Big banks put squeeze on car loans
US car sales drop as banks pull back from providing customers with auto loans.
Car sales are stalling right across America and fears are growing for the car finance market after big banks pull back from providing customers with auto loans.
Santander Consumer USA announced today that it has dropped 800-plus dealerships from its portfolio citing performance-related issues.
Other leading banks have also cut back from handing out car loans. Wells Fargo reported a 29% drop in its auto loan arm compared to the same period last year. Ally Financial Inc. and JPMorgan Chase also reported losses during their Q1 reports.
Several big banks are reporting higher losses on defaulted car loans, and an alarming number of customers are falling behind on their repayments.

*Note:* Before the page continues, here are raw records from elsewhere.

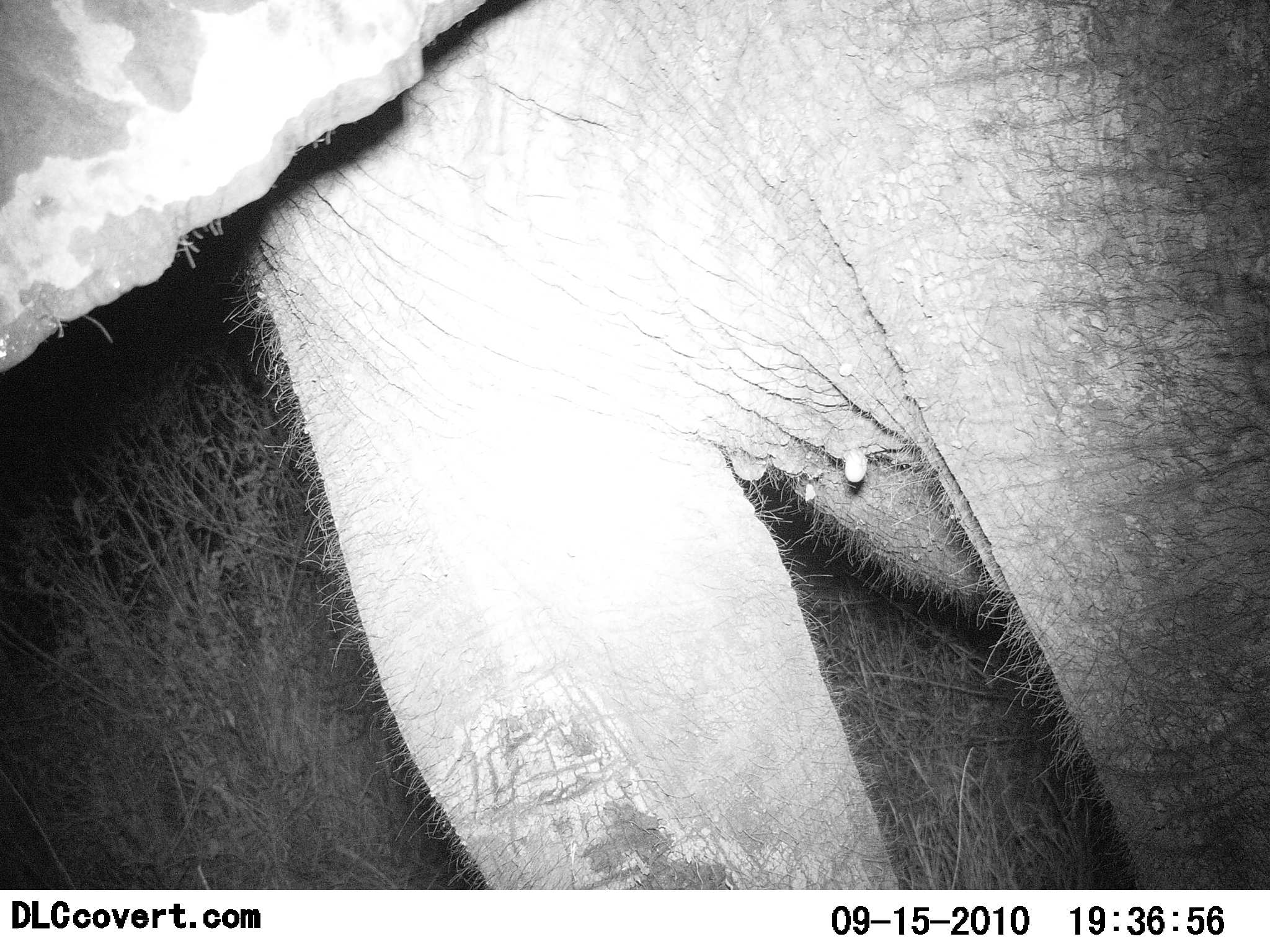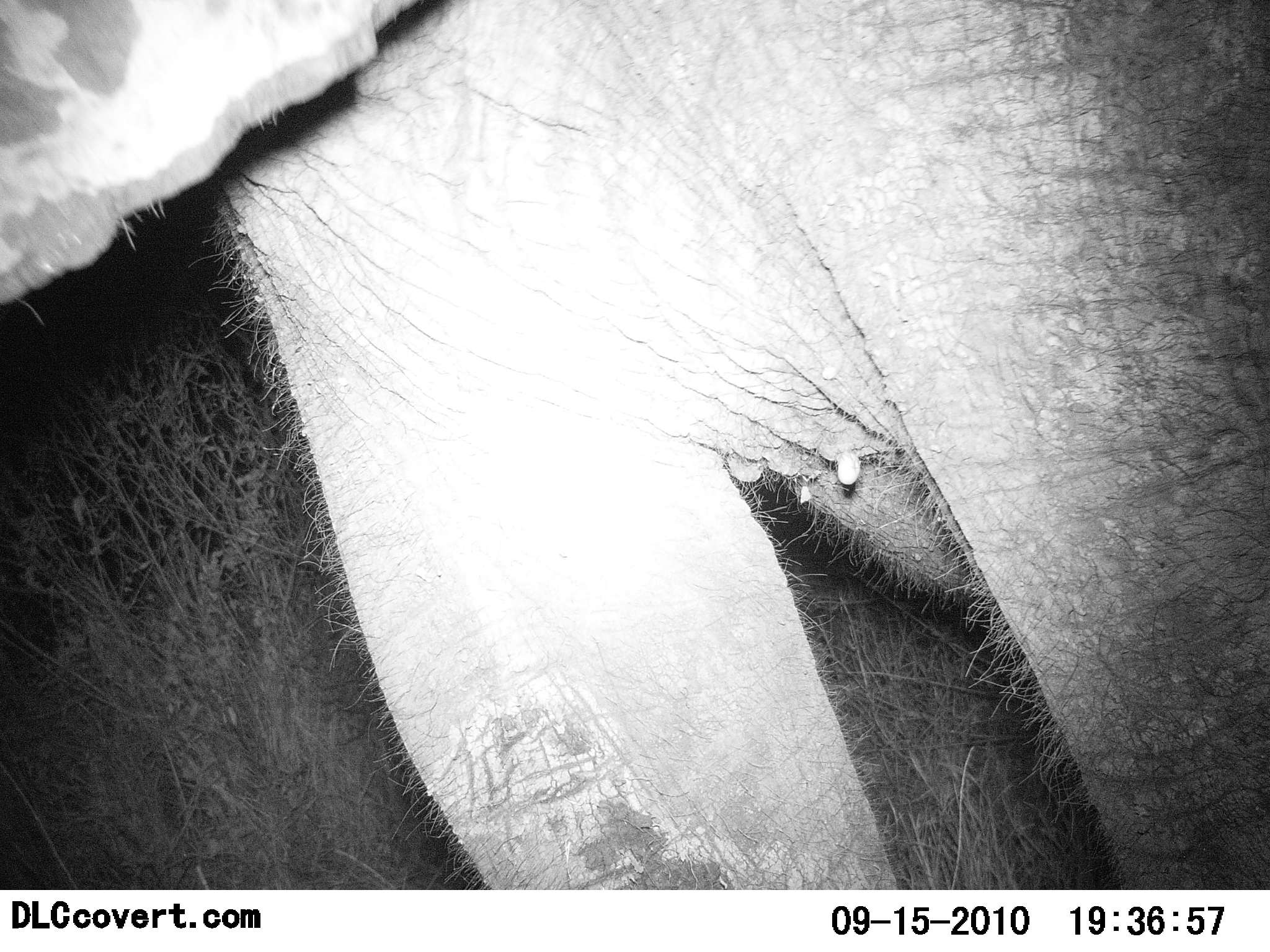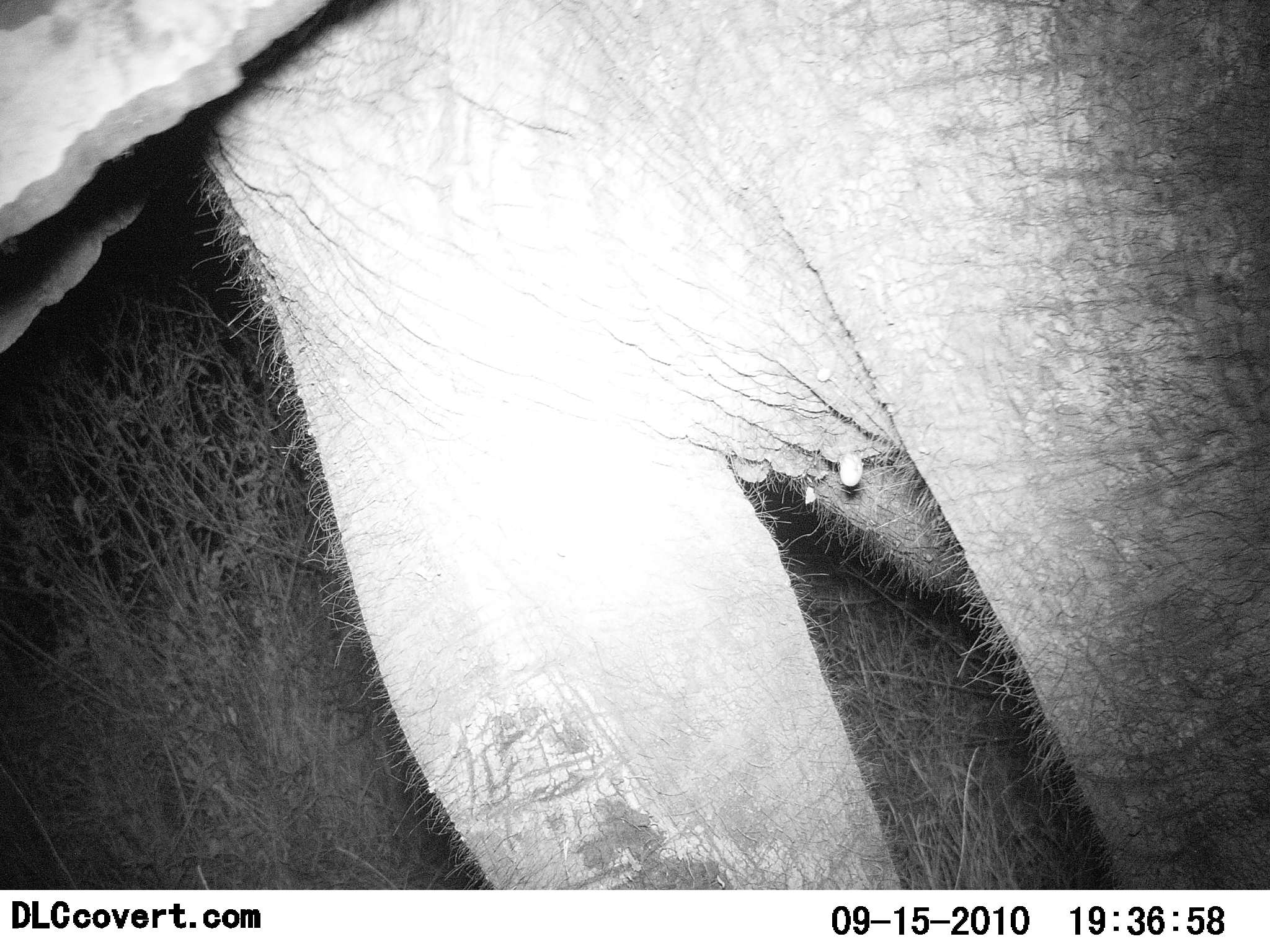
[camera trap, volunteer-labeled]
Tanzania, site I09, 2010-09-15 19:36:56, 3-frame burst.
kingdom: Animalia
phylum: Chordata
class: Mammalia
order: Proboscidea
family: Elephantidae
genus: Loxodonta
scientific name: Loxodonta africana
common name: african bush elephant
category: elephant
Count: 1.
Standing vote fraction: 100%.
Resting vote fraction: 0%.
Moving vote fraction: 0%.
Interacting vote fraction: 5%.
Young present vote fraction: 5%.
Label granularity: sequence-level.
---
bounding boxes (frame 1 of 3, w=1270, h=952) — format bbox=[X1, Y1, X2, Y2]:
animal: bbox=[0, 1, 1270, 889]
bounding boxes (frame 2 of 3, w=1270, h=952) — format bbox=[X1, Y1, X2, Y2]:
animal: bbox=[1, 0, 1269, 890]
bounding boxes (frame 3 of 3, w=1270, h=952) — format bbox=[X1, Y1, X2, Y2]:
animal: bbox=[0, 1, 1270, 889]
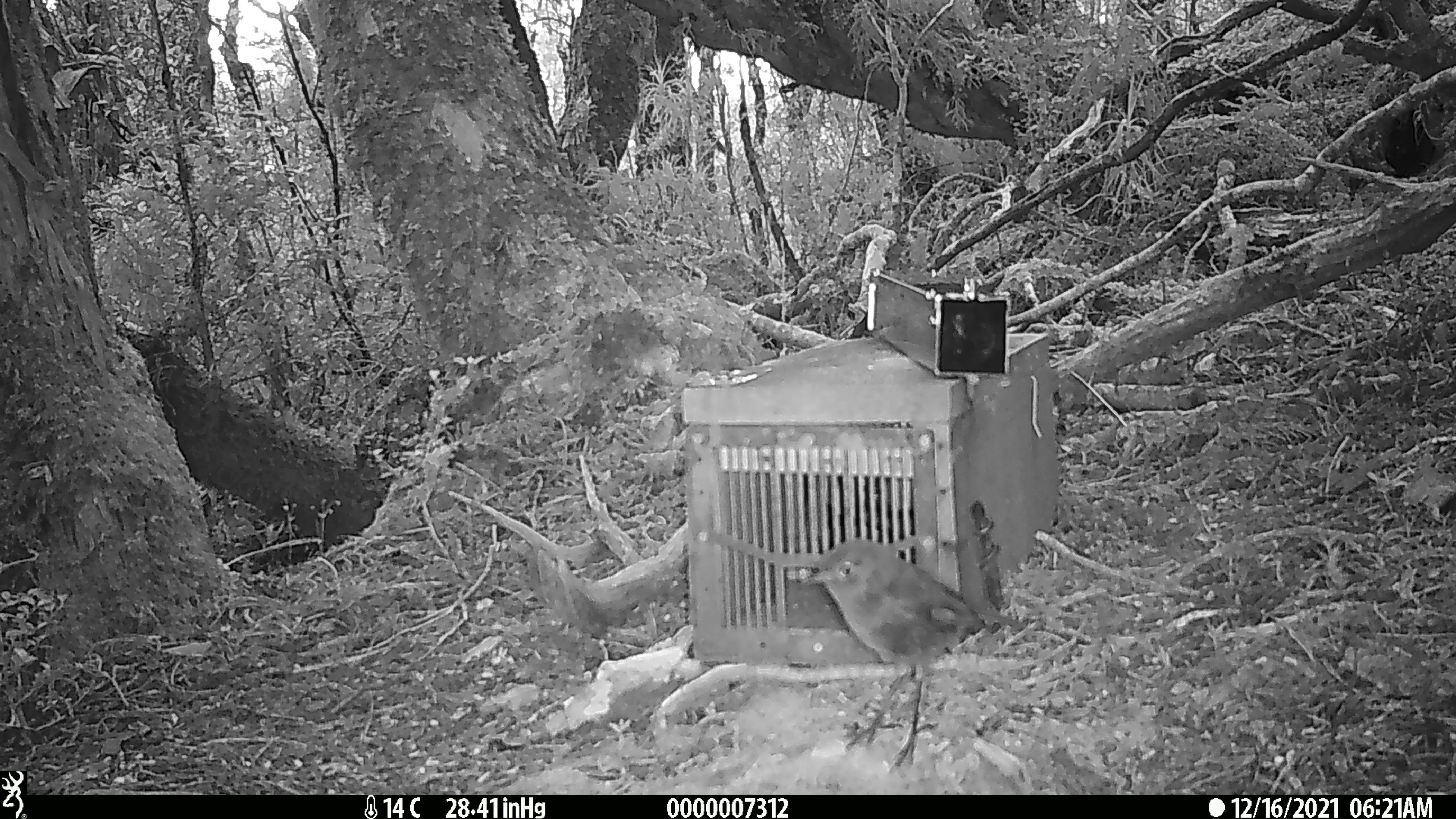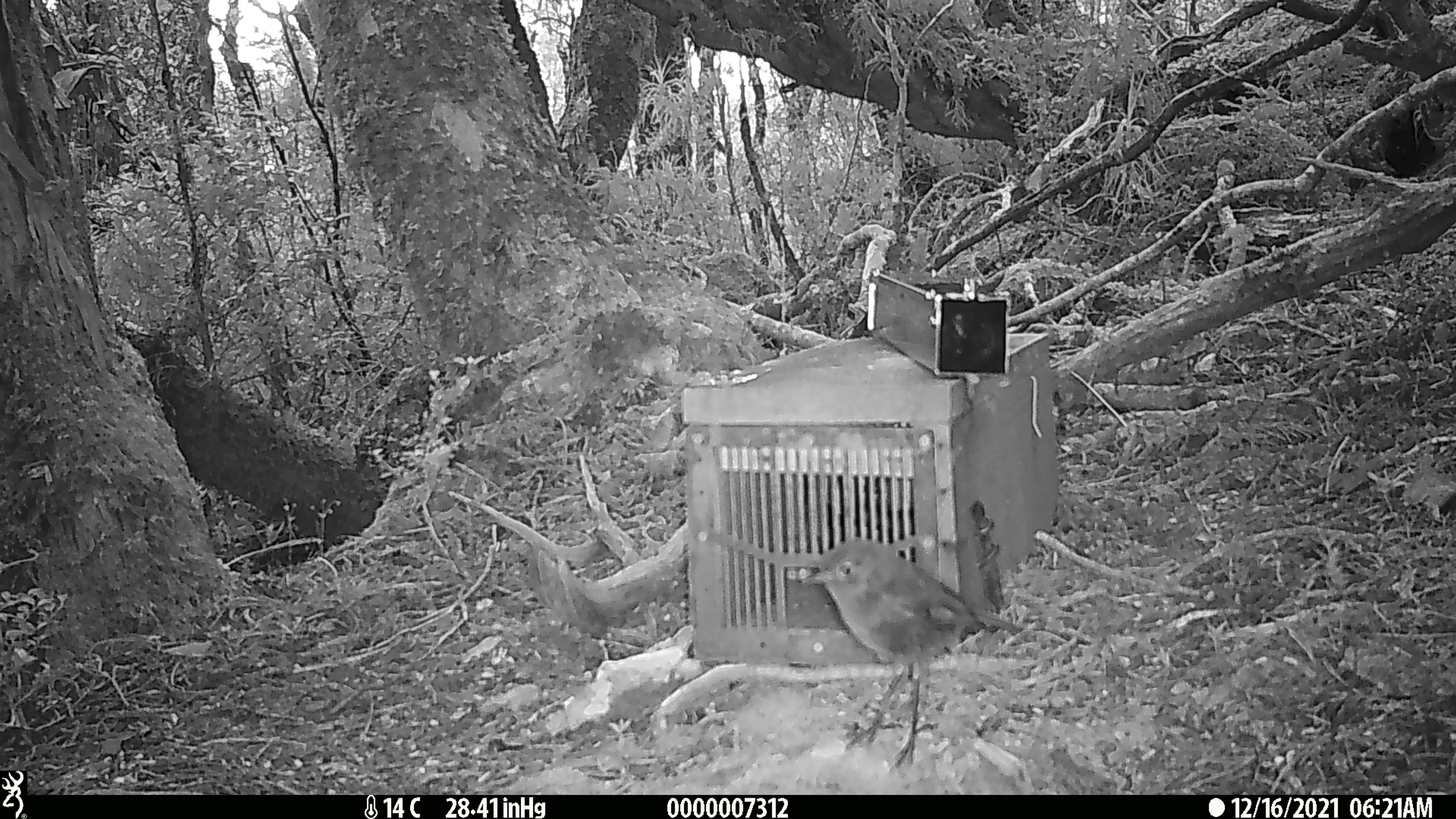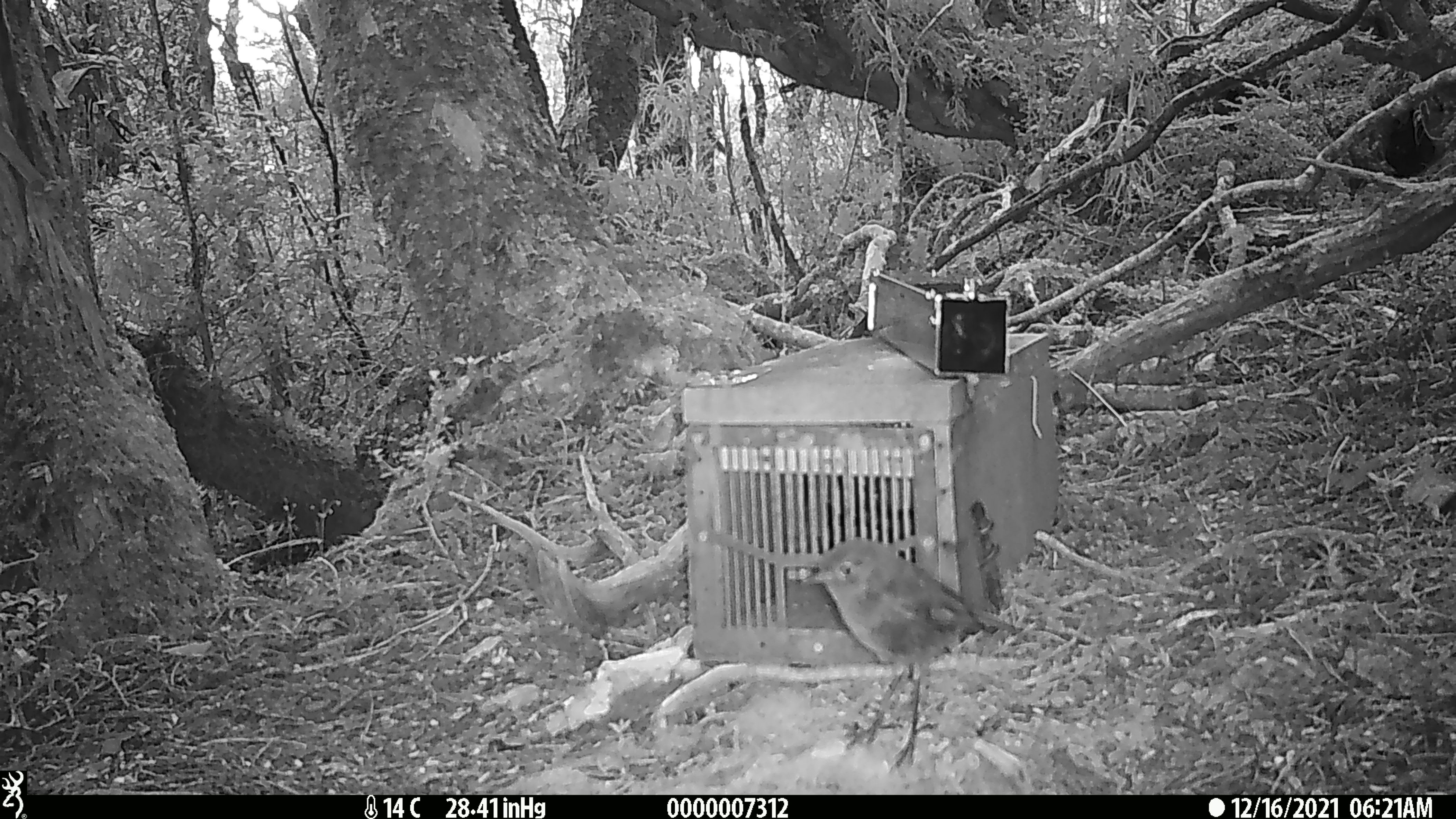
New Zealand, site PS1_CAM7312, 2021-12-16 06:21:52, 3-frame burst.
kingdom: Animalia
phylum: Chordata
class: Aves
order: Passeriformes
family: Petroicidae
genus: Petroica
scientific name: Petroica australis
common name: new zealand robin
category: robin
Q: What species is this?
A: Robin (new zealand robin) (Petroica australis).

Financial experts state that the declines are down to risky lending to consumers with low credit scores and the falling prices of used cars are causing a problem.
Repossessions for unpaid loans are not recouping enough for lenders to justify the initial payout. Lenders who repossess cars are only recovering about 51% of the unpaid loan balances on average, according to a report in the Wall Street Journal.
Recent developments have called into question whether risky car lending can sustain itself. Auto loans have been one of the fastest-growing consumer lending categories since the last recession. Banks and lenders increased originations during the mortgage market slump in search of more revenue.